The telescope allows great conclusions to be drawn at great lengths. Edwin Hubble proved that the universe was expanding. I’ve always been impressed by how much we have been able to surmise, being so far away from the rest of everything.
Observation from a distance is clearly relevant in the life of a filmmaker. It is often a valuable tool in searching for the truth. Stealing a moment, rolling when no one knows that its happening or counts. The wide shot, as we know, is undervalued in the mainstream, but quite alive elsewhere throughout.
There’s also the principle of aesthetic distance – between the viewer and the fantasy. It serves as a fourth or fifth dimensional depth of field to play with. One can draw the distance close or one can pull far away. Consider Brecht, who favored a greater distance. The idea that the more the audience is urged to self-reflection rather than simple empathy for the events depicted leads to a greater form of catharsis – one that can extend beyond the work itself. I tend to agree that emotion, facial expression, relating to characters, can often be irrelevant to a truly powerful cinematic experience. Consider 2001. Perhaps that is why I despise the patronizing term “character piece.”

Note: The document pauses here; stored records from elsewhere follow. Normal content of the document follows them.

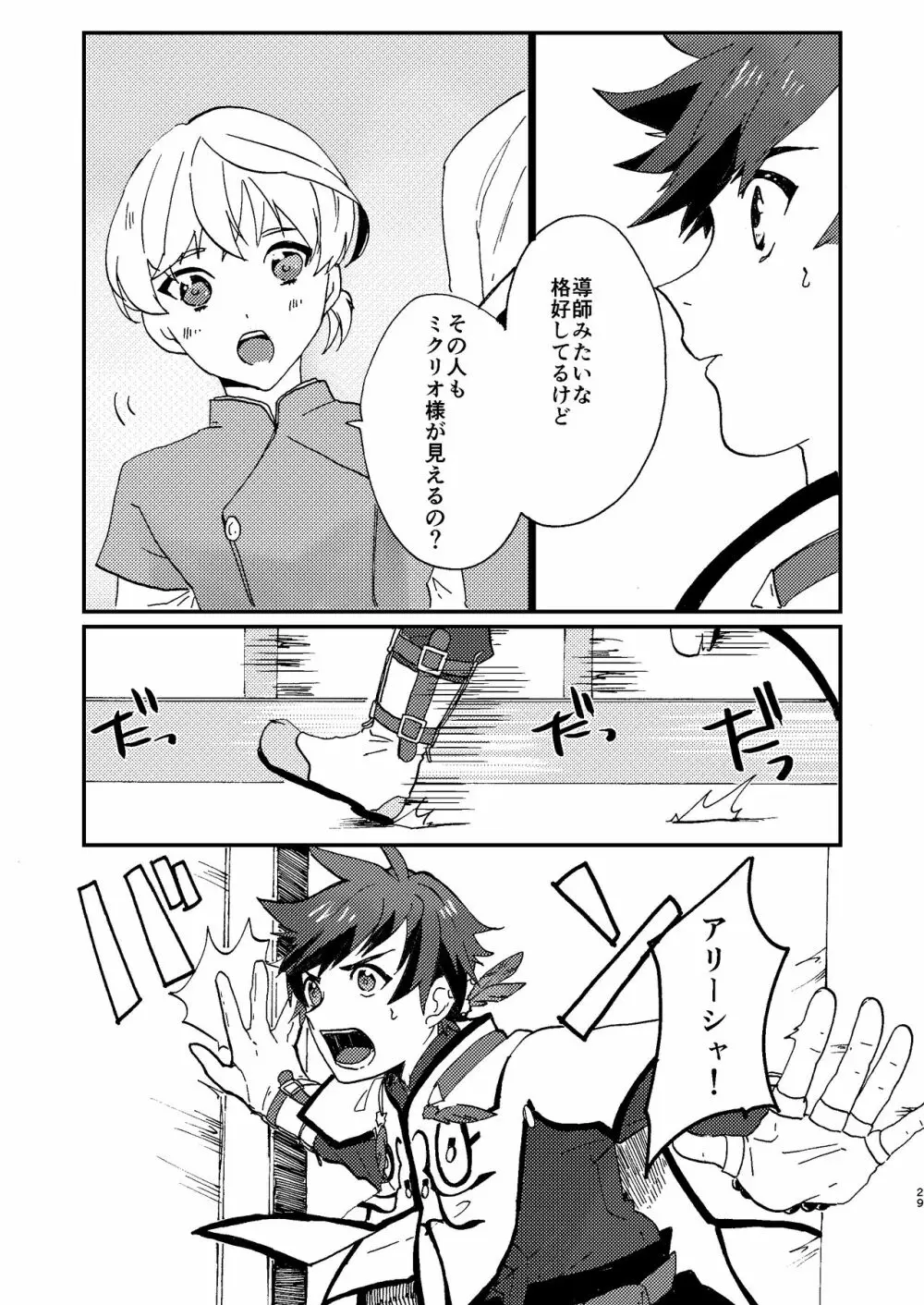 めでたしめでたし Page.29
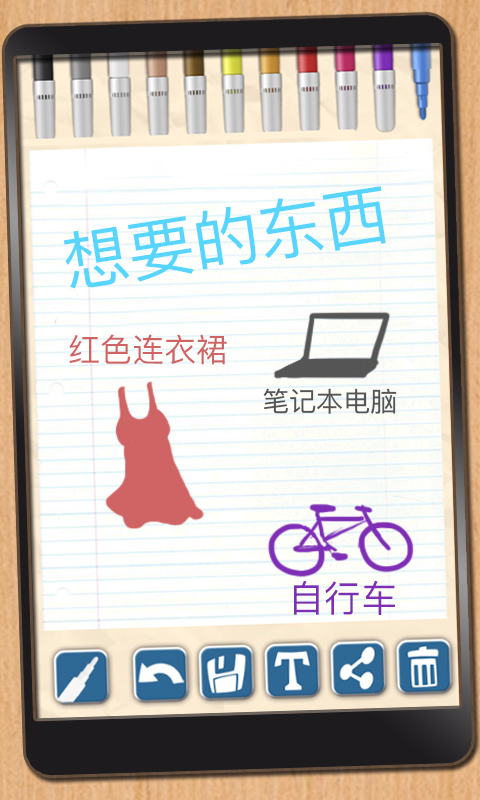 Create notes截图4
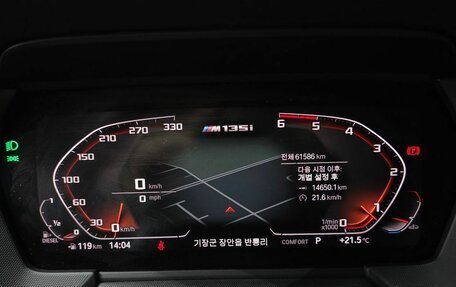 BMW 1 серия, 2020 год, 2 385 000 рублей, 8 фотография
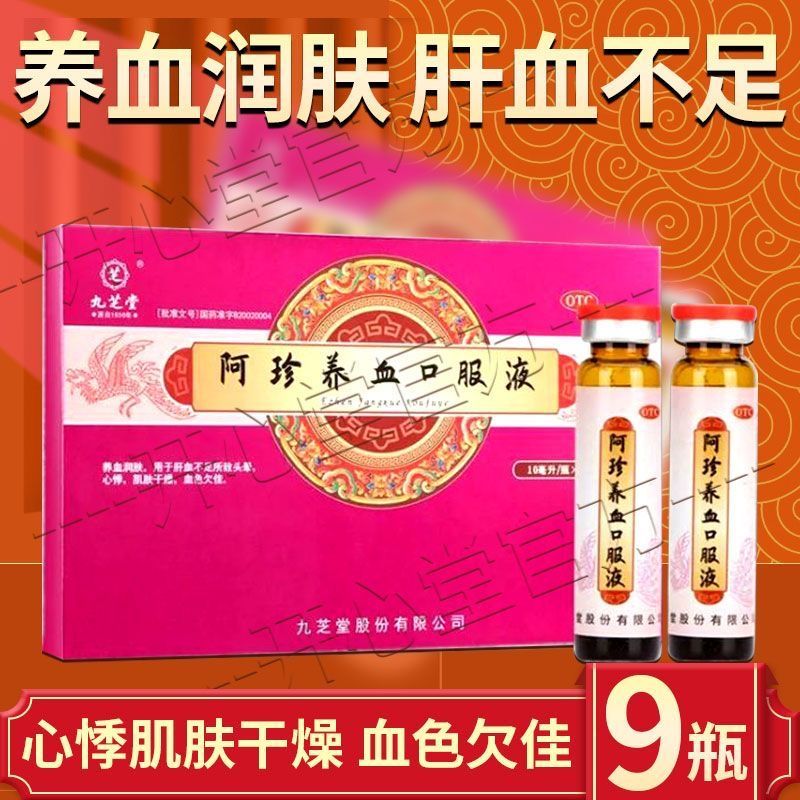 [九芝堂]阿珍养血口服液10ml*9瓶/盒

And finally, there’s distance in mentorship. For a time, I sought a mentor for my craft. But true learning in this career: of the construction, of the tools, of the purpose and of the politics, has come from a great distance. Watching films, reading books, watching others succeed in various ways, and trying to learn from afar. Like the astronomer, I am isolated by my current position but still have the tools to understand the greater picture from where I stand.